▶ _Try it_:
A faithful copy of every entry, with the pictures removed, is what is needed here.

(Stored data)
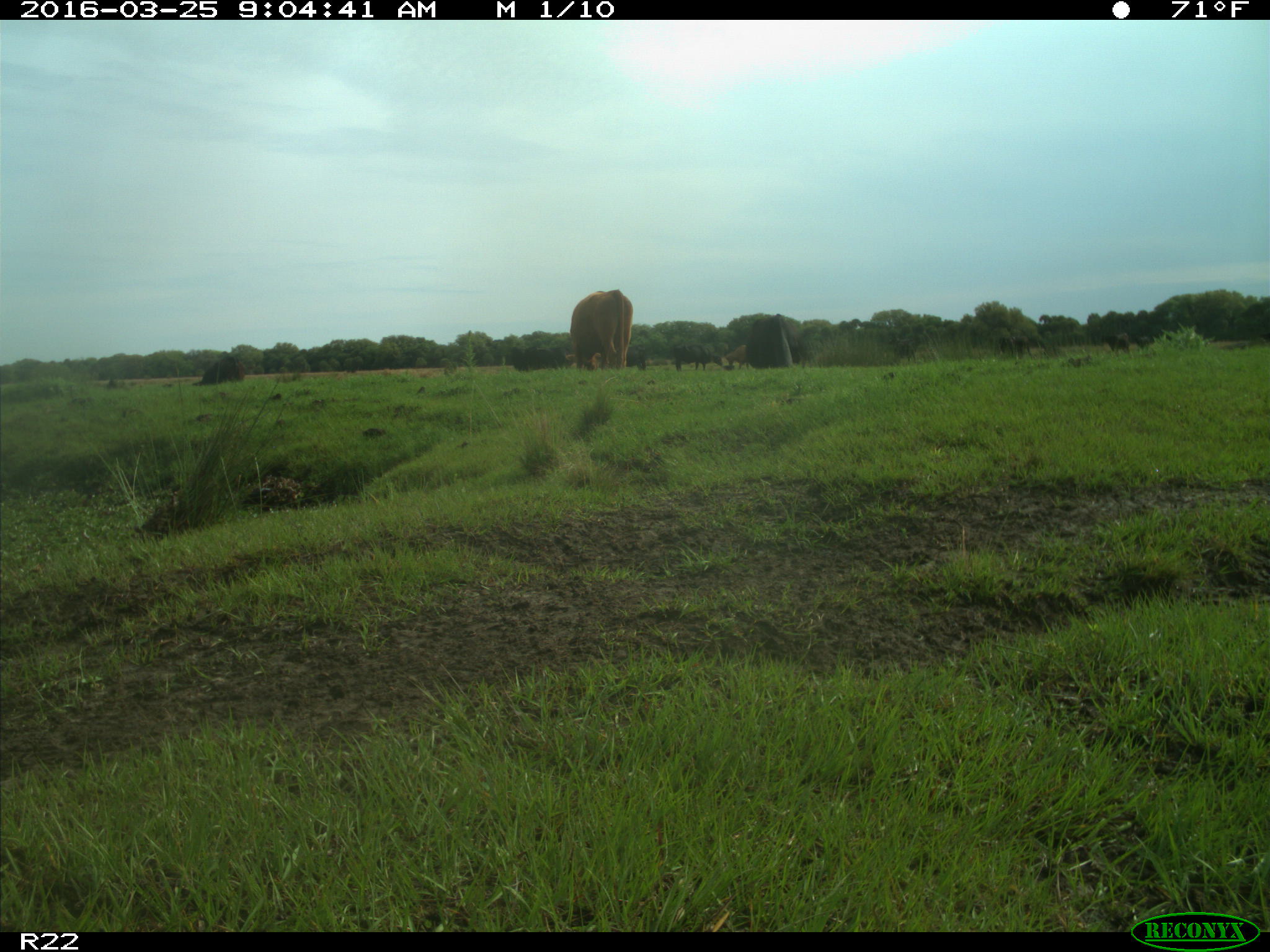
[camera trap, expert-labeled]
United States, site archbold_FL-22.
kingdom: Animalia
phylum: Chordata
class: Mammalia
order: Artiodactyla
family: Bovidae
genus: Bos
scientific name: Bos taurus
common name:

▶ _Written answer_:
[camera trap, expert-labeled]
United States, site archbold_FL-22.
kingdom: Animalia
phylum: Chordata
class: Mammalia
order: Artiodactyla
family: Bovidae
genus: Bos
scientific name: Bos taurus
common name:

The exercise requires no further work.